P1003:6, 92:1.1
The evolution of religion has been traced from early fear and ghosts down
through many successive stages of development, including those efforts first
to coerce and then to
cajole the spirits. Tribal fetishes grew into totems
and tribal gods; magic formulas became modern prayers. Circumcision, at first
a sacrifice, became a hygienic procedure.
P1003:7, 92:1.2
Religion progressed from nature worship up through ghost worship to fetishism
throughout the savage childhood of the races. With the dawn of civilization
the human race espoused the more mystic and symbolic beliefs, while now, with
approaching maturity, mankind is ripening for the appreciation of real religion,
even a beginning of the revelation of truth itself.
P1004:1, 92:1.3
Religion arises as a biologic reaction of mind to spiritual beliefs and the
environment; it is the last thing to perish or change in a race. Religion
is society's adjustment, in any age, to that which is mysterious. As a social
institution it embraces rites, symbols, cults, scriptures, altars, shrines,
and temples. Holy water, relics, fetishes, charms, vestments, bells, drums,
and priesthoods are common to all religions. And it is impossible entirely
to divorce purely evolved religion from either magic or sorcery.
P1004:2, 92:1.4
Mystery and power have always stimulated religious feelings and fears, while
emotion has ever functioned as a powerful
conditioning factor in their development.

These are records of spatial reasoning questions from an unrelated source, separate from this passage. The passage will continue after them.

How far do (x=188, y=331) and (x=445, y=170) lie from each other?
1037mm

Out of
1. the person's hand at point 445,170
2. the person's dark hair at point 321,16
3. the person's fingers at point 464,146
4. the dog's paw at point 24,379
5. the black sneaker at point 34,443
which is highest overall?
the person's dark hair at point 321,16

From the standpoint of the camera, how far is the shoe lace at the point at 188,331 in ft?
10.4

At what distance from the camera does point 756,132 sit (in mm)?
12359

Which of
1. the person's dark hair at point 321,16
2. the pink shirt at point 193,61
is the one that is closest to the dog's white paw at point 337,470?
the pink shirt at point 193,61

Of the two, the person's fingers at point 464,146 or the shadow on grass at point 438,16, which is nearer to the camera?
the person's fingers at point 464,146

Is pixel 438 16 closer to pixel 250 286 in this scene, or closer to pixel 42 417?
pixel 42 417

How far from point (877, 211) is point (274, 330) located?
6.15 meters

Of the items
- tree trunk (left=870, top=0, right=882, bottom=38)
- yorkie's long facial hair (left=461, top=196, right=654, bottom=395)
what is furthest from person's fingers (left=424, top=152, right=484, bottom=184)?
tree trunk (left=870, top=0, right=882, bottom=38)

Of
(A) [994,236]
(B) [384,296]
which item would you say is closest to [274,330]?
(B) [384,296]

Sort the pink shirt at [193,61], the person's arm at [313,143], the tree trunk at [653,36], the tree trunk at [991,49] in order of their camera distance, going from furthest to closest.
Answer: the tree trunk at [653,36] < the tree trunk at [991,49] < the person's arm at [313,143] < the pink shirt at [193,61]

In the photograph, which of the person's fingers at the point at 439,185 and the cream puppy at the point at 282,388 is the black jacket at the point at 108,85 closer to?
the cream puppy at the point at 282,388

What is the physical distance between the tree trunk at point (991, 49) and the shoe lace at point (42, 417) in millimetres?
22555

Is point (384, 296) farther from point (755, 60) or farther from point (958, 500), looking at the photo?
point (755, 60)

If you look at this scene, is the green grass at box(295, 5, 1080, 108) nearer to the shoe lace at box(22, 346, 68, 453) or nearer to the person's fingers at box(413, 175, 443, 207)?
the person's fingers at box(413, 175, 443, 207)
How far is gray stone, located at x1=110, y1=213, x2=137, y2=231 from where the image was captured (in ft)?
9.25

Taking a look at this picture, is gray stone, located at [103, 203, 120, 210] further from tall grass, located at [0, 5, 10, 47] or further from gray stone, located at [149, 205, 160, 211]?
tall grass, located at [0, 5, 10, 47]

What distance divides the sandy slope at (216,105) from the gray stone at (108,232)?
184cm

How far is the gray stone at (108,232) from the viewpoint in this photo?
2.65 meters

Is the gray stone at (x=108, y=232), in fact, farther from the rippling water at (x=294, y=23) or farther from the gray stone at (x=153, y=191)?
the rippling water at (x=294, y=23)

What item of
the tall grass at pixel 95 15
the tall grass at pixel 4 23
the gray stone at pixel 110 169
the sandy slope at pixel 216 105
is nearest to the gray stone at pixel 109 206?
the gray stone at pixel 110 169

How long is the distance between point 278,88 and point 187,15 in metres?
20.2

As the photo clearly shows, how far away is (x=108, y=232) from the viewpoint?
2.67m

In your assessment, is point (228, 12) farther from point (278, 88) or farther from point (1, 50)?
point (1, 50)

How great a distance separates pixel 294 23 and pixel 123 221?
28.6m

Fear has always been the basic religious stimulus. Fear
fashions the gods
of evolutionary religion and motivates the religious ritual of the primitive
believers. As civilization advances, fear becomes modified by reverence, admiration,
respect, and sympathy and is then further conditioned by remorse and repentance.
P1004:3, 92:1.5
One Asiatic people taught that "God is a great fear"; that is the outgrowth
of purely evolutionary religion. Jesus, the revelation of the highest type
of religious living, proclaimed that "God is love."